Castles, during the Renaissance, were the generators of the new form of city, and even today they constitute the civil heart of the community. This is the case of Rocca Costanza in Pesaro, built by Costanzo Sforza between 1474 and 1483. Another example is the Rocca Roveresca of Senigallia, built to a design by Luciano Laurana and Baccio Pontelli in 1480, on the remains of a Roman fortification and of the fourteenth-century Albornoz fortress, later residence of the Della Rovere family. In Fano, together with the expansion of the city walls, the Malatestas were responsible for the construction of the imposing Rocca Malatestiana, a fortified rectangle delimited by corner towers, with the Keep, the Porta Maggiore and the Bastion. And in Ascoli, another bastion, of a completely different shape, the Malatesta Fort, adapted in 1348 by the ferocious Galeotto Malatesta into a stronghold of his power, is the last link in the geographical chain that begins at the extreme northern limit of the Marche, in Gradara.

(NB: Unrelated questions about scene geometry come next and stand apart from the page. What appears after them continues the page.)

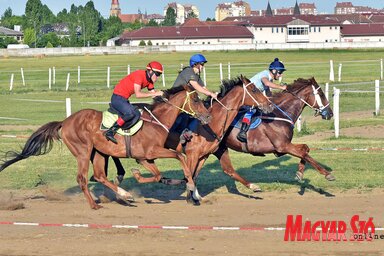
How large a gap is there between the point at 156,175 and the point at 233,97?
184 cm

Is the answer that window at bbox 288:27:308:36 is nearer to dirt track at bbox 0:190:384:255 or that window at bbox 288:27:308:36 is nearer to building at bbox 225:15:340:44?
building at bbox 225:15:340:44

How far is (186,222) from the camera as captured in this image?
40.7 feet

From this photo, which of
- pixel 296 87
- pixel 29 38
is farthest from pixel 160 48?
pixel 296 87

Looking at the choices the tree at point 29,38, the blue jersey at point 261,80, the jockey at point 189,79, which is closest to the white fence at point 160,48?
the tree at point 29,38

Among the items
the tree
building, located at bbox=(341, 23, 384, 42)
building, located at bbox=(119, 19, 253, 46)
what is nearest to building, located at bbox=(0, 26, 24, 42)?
the tree

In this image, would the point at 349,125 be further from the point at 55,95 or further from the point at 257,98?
the point at 55,95

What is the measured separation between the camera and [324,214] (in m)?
12.7

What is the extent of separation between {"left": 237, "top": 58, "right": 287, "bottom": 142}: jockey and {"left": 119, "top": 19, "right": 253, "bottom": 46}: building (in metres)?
121

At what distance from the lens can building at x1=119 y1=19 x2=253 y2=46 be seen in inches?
5413

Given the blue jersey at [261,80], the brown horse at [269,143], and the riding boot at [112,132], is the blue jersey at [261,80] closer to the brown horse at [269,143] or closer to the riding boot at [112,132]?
the brown horse at [269,143]

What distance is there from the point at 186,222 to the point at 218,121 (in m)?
2.07

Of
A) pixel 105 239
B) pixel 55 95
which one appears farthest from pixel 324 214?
pixel 55 95

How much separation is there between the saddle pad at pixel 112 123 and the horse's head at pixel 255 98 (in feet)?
5.95

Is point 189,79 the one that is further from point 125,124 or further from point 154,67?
point 125,124
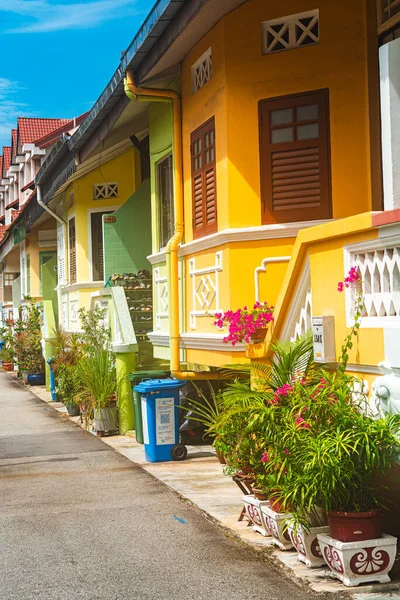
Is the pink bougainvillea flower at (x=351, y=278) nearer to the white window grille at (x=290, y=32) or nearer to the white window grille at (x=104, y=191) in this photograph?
the white window grille at (x=290, y=32)

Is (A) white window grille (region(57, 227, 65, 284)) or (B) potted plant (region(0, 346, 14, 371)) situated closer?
(A) white window grille (region(57, 227, 65, 284))

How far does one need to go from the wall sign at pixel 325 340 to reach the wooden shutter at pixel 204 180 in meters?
4.19

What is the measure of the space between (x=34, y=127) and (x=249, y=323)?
105 ft

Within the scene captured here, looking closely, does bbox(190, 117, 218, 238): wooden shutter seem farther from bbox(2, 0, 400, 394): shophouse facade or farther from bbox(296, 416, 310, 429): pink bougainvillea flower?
bbox(296, 416, 310, 429): pink bougainvillea flower

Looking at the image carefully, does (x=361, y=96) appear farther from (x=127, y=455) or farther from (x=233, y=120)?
(x=127, y=455)

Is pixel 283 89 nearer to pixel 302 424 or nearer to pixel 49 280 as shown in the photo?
pixel 302 424

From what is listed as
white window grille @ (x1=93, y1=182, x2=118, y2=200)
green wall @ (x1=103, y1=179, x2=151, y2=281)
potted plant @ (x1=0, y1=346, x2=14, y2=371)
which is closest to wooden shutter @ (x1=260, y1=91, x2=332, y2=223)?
green wall @ (x1=103, y1=179, x2=151, y2=281)

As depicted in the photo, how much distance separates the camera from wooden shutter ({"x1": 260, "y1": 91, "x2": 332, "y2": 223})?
10.8m

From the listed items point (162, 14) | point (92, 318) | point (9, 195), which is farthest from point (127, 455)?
point (9, 195)

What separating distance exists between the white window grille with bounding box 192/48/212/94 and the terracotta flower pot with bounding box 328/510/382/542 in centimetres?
678

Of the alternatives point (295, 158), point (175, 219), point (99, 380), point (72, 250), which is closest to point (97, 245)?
point (72, 250)

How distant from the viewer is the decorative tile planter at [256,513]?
322 inches

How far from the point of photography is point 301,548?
730 cm

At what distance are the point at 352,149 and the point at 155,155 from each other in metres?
5.01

The ancient fortifications

Here, in the rooms of the castle, furnished with evocative intent in the 1920s by the engineer Umberto Zanvettori, the name of another Galeotto resonates, the one who, in Dante’s Inferno, Francesca da Rimini identifies with the literary pimp of her love for Paolo . But there is no ancient city in the Marche that does not retain fortifications and walls, from Castelraimondo to Urbisaglia, from Porto Recanati to Serra San Quirico. Offagna dominates the dense defensive network of Ancona from above, which included twenty castles, and perpetuates a tradition with the Museum of Ancient Weapons and, in summer, the Medieval Festivals. Inland, on the slopes of the Apennines, safeguarding the Misa valley, all nine castles of Arcevia, still inhabited, deserve a single tour, each of which retains its tradition and the charm of villages perched overlooking the valley. And on the sea, in Porto San Giorgio, the Rocca Tiepolo stands out, defending the port, on a small promontory, with a pentagonal plan, with a high central keep. To the south, from Castelraimondo to Arquata and from Lanciano to Acquaviva Picena, the Intagliata of the lords of Varano extends: medieval watchtowers transformed into fortresses and fortified cities, to consolidate and protect, starting from the fortress of Sfercia sul Chienti, the power of Camerino, downstream protected by the Rancia castle. Further ahead, the Pallotta castle in Caldarola stands out. And then, continuing inland, up to the foot of the Sibillini, in Pievebovigliana, the palace of Beldiletto, transformed by Giulio Cesare da Varano at the end of the 15th century into a luxury residence, brings us to meet, in the frescoed rooms, a host of mysterious knights. This is another castle that has become a noble residence, like Castel di Luco, in the Ascoli area: stop and sleep once, to enjoy the security that the historic walls convey.

Defense tool

Once a sign of strength and an instrument of defence, castles today represent the custodians of the past and of cultural values. In this sense, the Rocca di Sassocorvaro is an undisputed symbol of the new role, which during the last war was elected by Pasquale Rotondi, superintendent of cultural heritage of our region, as a safe for the artistic jewels of the national heritage. Who were thus saved for us posterity. The fortress was chosen by Marcello Verdecchia, president of the Marche section of the National Institute of Castles, on the 60th anniversary of its foundation, to celebrate the XXV National Days. Tomorrow and Sunday, extraordinary openings, a conference in the small theater of the Rocca, and many free guided visits to this masterpiece by Francesco di Giorgio Martini, theorist of defensive engineering and Renaissance starchitect, who designed, among other things, the Ducal Palace of Urbino , the fortress of Cagli, the government buildings of Ancona and Jesi, the castle of Mondavio for the Della Rovere family.